(Set tasks):
A - Write out a part of the passage on Ohio workplace intentional tort claims word for word. Begin at the words "Rose Kaminski was" and stop after "1991 Fyffe decision.".
B - Write what comes next in the passage on Ohio workplace intentional tort claims, picking up after its last sentence.

(Excerpted passage):
********************
He noted, however, that under case law developed by Ohio courts beginning in the 1980s and clarified in the Supreme Court of Ohio’s 1991 decision in Fyffe v. Jeno’s Inc., certain injured workers have been held eligible to pursue an “intentional tort” lawsuit against their employer in addition to receiving workers’ compensation benefits.  In those decisions, Justice Cupp wrote, the Court held that an injured worker may sue for civil damages outside the workers’ compensation system when the worker can show that either: 1) the employer intentionally caused injury to the worker; or  2) the employer knew about a workplace condition or practice that was so dangerous that exposing a worker to it created a “substantial certainty” of injury and, despite that knowledge, the employer required the worker to be exposed to the dangerous practice or condition, resulting in injury to the worker.

Justice Cupp wrote that since 1986  the legislature has made several attempts to enact laws that codify and limit the scope of workplace intentional tort claims, but the prior statutes enacted for that purpose were ruled unconstitutional by this Court first in Brady v. Safety-Kleen Corp. (1991) and later in Johnson v. BP Chemicals Inc. (1999).  Effective April 7, 2005, he noted, the General Assembly adopted current R.C. 2745.01, which specifies that in order to prevail in an intentional tort action asserting a “substantial certainty” claim, the plaintiff  must show that his employer acted “with deliberate intent to cause an employee to suffer an injury ...”

Rose Kaminski was injured in the course of her employment with Metal & Wire Products Inc. in June 2005. She applied for and received workers’ compensation benefits for her injuries, and also filed an intentional tort claim against her employer in the Columbiana County Court of Common Pleas. In her pleadings, Kaminski asked the trial court to hold that then recently enacted R.C. 2745.01 was unconstitutional, and instead to consider her claim under the common law “substantially certain to cause injury” standard set forth in the Supreme Court’s 1991 Fyffe decision.

Metal & Wire Products  counterclaimed, asking the court to issue a summary judgment declaring that current R.C. 2745.01 was constitutional. The court granted summary judgment finding the statute constitutional and therefore applicable to Kaminski’s complaint. It subsequently granted summary judgment to the employer, dismissing Kaminski’s complaint on the ground that she had not made  the showing required by R.C. 2745.01 that Metal & Wire Products had acted with a “deliberate intent” to cause her injuries.

Kaminski appealed. On review, the 7th District Court of Appeals held that the challenged statute was unconstitutional, vacated the trial court’s award of summary judgment, and remanded the case for consideration of Kaminski’s intentional tort claim under the common law standard. In its decision, the 7th District pointed out that in Brady and Johnson the Supreme Court of Ohio had overturned as unconstitutional similar statutory language limiting intentional tort lawsuits, based on the Court’s determination that the legislature’s constitutional authority to restrict  common law causes of action affecting injured workers is limited by Sections 34 and 35 of Article II. Because the Supreme Court had not abandoned or overruled its prior decisions in Brady and Johnson, the 7th District held that it must follow those precedents and on that basis found the 2005 statute unconstitutional.  Metal & Wire  Products sought and was granted Supreme Court review of the 7th District’s ruling.
********************
Dataset excerpt:
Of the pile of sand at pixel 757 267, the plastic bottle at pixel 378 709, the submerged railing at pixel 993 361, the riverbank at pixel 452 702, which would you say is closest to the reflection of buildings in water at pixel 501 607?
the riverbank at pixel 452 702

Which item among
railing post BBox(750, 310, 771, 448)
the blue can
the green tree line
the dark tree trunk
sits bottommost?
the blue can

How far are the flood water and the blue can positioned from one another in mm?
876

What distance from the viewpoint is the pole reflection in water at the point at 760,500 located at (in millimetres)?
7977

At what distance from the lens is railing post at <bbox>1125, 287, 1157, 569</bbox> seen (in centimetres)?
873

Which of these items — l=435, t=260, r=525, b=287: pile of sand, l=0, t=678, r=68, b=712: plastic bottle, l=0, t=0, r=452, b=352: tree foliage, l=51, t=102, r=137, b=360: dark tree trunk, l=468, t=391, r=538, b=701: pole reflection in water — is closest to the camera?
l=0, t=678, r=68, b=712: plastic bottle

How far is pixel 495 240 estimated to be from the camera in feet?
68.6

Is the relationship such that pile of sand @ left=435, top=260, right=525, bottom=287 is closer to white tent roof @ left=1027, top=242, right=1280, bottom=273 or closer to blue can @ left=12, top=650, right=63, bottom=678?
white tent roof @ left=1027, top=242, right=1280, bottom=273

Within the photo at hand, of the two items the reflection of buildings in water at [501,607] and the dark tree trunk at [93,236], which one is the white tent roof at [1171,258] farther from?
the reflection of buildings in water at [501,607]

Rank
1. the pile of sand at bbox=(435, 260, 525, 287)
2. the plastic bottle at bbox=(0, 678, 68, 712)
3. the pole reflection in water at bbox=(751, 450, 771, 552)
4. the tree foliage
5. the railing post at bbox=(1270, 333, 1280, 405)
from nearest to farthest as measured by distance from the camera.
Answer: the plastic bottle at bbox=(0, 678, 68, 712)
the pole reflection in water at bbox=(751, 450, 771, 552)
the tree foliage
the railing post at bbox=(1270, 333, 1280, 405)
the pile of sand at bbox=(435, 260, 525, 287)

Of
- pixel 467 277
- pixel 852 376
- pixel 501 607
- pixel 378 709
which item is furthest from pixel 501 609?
********************
(Outputs for the tasks):
A -
Rose Kaminski was injured in the course of her employment with Metal & Wire Products Inc. in June 2005. She applied for and received workers’ compensation benefits for her injuries, and also filed an intentional tort claim against her employer in the Columbiana County Court of Common Pleas. In her pleadings, Kaminski asked the trial court to hold that then recently enacted R.C. 2745.01 was unconstitutional, and instead to consider her claim under the common law “substantially certain to cause injury” standard set forth in the Supreme Court’s 1991 Fyffe decision.

B -
In today’s decision, Justice Cupp cited several Supreme Court decisions announced since 1999in which the Court has held, contrary to Johnson,  that Sections 34 and 35 of Article II of the state constitution do not restrict the constitutional authority of the legislature but rather affirmatively grant the General Assembly wide authority to enact laws regulating wages, hours and workplace conditions affecting employees generally, and to adopt laws and codify common law in order to balance the rights and obligations of employers and employees in the operation of the state workers’ compensation system.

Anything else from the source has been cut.